#### [Instruction]
Could you write out all of the following items again, swapping "stainless steel refrigerator" for "refrigerator" wherever it occurs and changing nothing else?

#### [Given entries]
——

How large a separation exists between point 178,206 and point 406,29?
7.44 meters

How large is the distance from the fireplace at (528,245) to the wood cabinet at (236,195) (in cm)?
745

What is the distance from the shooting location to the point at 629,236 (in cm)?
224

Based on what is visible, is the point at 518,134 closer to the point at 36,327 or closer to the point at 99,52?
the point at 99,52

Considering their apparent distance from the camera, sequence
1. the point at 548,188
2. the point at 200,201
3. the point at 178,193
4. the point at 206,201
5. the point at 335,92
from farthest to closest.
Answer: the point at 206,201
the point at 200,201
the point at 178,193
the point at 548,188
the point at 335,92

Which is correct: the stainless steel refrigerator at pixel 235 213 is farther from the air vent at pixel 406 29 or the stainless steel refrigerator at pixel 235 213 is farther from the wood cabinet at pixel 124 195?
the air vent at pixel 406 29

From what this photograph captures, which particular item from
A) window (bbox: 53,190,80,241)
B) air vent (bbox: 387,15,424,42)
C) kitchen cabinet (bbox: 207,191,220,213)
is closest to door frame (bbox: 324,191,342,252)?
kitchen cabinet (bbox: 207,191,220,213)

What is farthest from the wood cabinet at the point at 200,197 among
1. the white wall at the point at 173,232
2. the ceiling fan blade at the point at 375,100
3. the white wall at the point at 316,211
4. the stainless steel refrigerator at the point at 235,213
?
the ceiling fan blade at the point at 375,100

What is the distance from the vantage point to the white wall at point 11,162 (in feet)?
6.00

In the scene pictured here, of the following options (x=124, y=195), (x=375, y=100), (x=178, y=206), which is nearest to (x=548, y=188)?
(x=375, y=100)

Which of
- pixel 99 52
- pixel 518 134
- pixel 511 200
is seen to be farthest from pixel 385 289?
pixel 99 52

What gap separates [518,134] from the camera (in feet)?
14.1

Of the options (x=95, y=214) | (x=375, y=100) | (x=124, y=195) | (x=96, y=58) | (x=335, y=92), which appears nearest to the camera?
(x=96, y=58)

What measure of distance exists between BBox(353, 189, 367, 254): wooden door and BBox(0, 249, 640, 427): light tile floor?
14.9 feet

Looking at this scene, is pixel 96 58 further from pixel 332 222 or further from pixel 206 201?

——

#### [Response]
How large a separation exists between point 178,206 and point 406,29?
7.44 meters

How large is the distance from the fireplace at (528,245) to the wood cabinet at (236,195) (in cm)?
745

What is the distance from the shooting location to the point at 629,236 (in cm)?
224

Based on what is visible, is the point at 518,134 closer to the point at 36,327 or closer to the point at 99,52?
the point at 99,52

Considering their apparent distance from the camera, sequence
1. the point at 548,188
2. the point at 200,201
3. the point at 178,193
4. the point at 206,201
5. the point at 335,92
from farthest to closest.
Answer: the point at 206,201
the point at 200,201
the point at 178,193
the point at 548,188
the point at 335,92

Which is correct: the refrigerator at pixel 235 213 is farther from the air vent at pixel 406 29 or the refrigerator at pixel 235 213 is farther from the wood cabinet at pixel 124 195?
the air vent at pixel 406 29

From what this photograph captures, which particular item from
A) window (bbox: 53,190,80,241)
B) air vent (bbox: 387,15,424,42)
C) kitchen cabinet (bbox: 207,191,220,213)
is closest to door frame (bbox: 324,191,342,252)?
kitchen cabinet (bbox: 207,191,220,213)

What is farthest from the wood cabinet at the point at 200,197 among
1. the white wall at the point at 173,232
2. the ceiling fan blade at the point at 375,100
3. the white wall at the point at 316,211
4. the refrigerator at the point at 235,213
?
the ceiling fan blade at the point at 375,100

What is the distance from the vantage point to the white wall at point 11,162 (in feet)?
6.00

In the scene pictured here, of the following options (x=124, y=195), (x=375, y=100), (x=178, y=206), which is nearest to (x=548, y=188)?
(x=375, y=100)

Which of
- pixel 99 52
- pixel 518 134
- pixel 511 200
is seen to be farthest from pixel 385 289?
pixel 99 52

What gap separates [518,134] from the camera (in feet)?
14.1

Of the options (x=95, y=214) | (x=375, y=100) | (x=124, y=195) | (x=96, y=58) | (x=335, y=92), which appears nearest to the camera?
(x=96, y=58)

What measure of distance exists between BBox(353, 189, 367, 254): wooden door and BBox(0, 249, 640, 427): light tile floor?
14.9 feet

Looking at this scene, is pixel 96 58 further from pixel 332 222 or further from pixel 206 201?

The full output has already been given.